* **Required work**:
**A.** In the ball-path explanation, what is the height of the ball after 3 seconds?
**B.** Reproduce the part of the ball-path explanation from "e. The new function" up to and including "of the function.".

* **Extracted text**:
▼

Explaination for my answer

Its bascially just rearrange to make x =

The values from the evaluation of the quadratic function that shows the path of the ball are as follows;

a. The domain of the function that makes sense is; 0 ≤ x ≤ (3 + √(509))/5

b. The range in which the function makes sense is 0 ≤ y ≤ 101.8

c. The height of the ball after 3 seconds is 73 meters

d. The change in the situation of the new graph is the initial height changed from 100 meters 80 meters

e. The new function is g(x) = -5·x² + 6·x + 80

f. The domain and range will change because the maximum height and the x-intercept changes

The domain of a function is the set of the possible inputs of a function and the range is the set of the possible output values of the function.

a. The function is; f(x) = -5·x² + 6·x + 100

The positive factors of the above equation includes; (3 + √(509))/5

The domain where the function makes sense is 0 ≤ x ≤ (3 + √(509))/5

b. The range is the set of possible output values

The reasonable range of the function from the graph is found as follows;

At the maximum height;

x = -b/(2·a)

▲

* **Collected data**:
▼

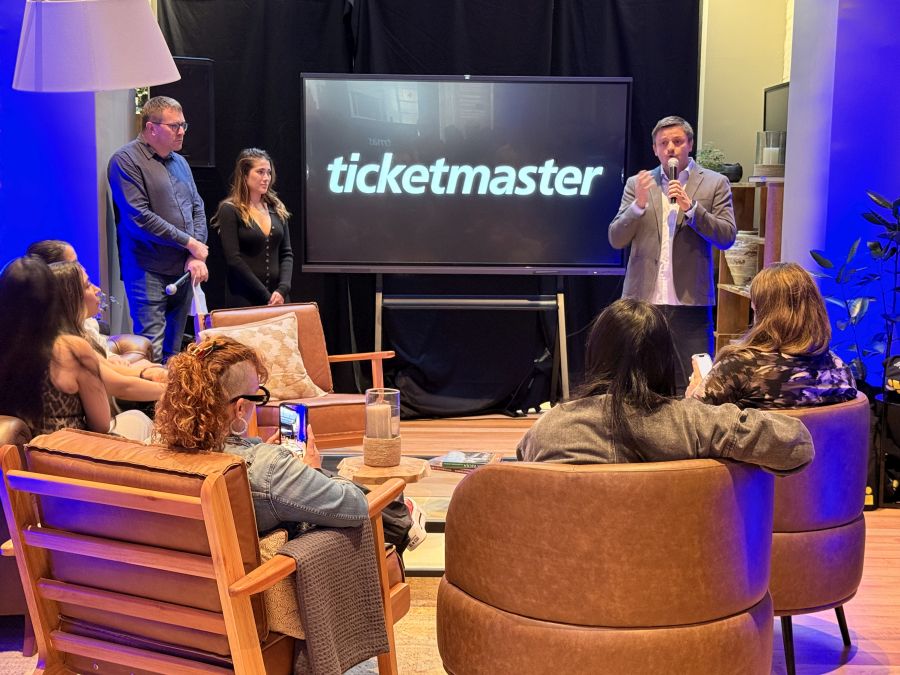 Lanzamiento oficial de Ticketmaster : la experiencia de los fans como prioridad y su compromiso de largo plazo con Uruguay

▲

* **Solutions per task**:
**A.** 73 meters

**B.**
e. The new function is g(x) = -5·x² + 6·x + 80

f. The domain and range will change because the maximum height and the x-intercept changes

The domain of a function is the set of the possible inputs of a function and the range is the set of the possible output values of the function.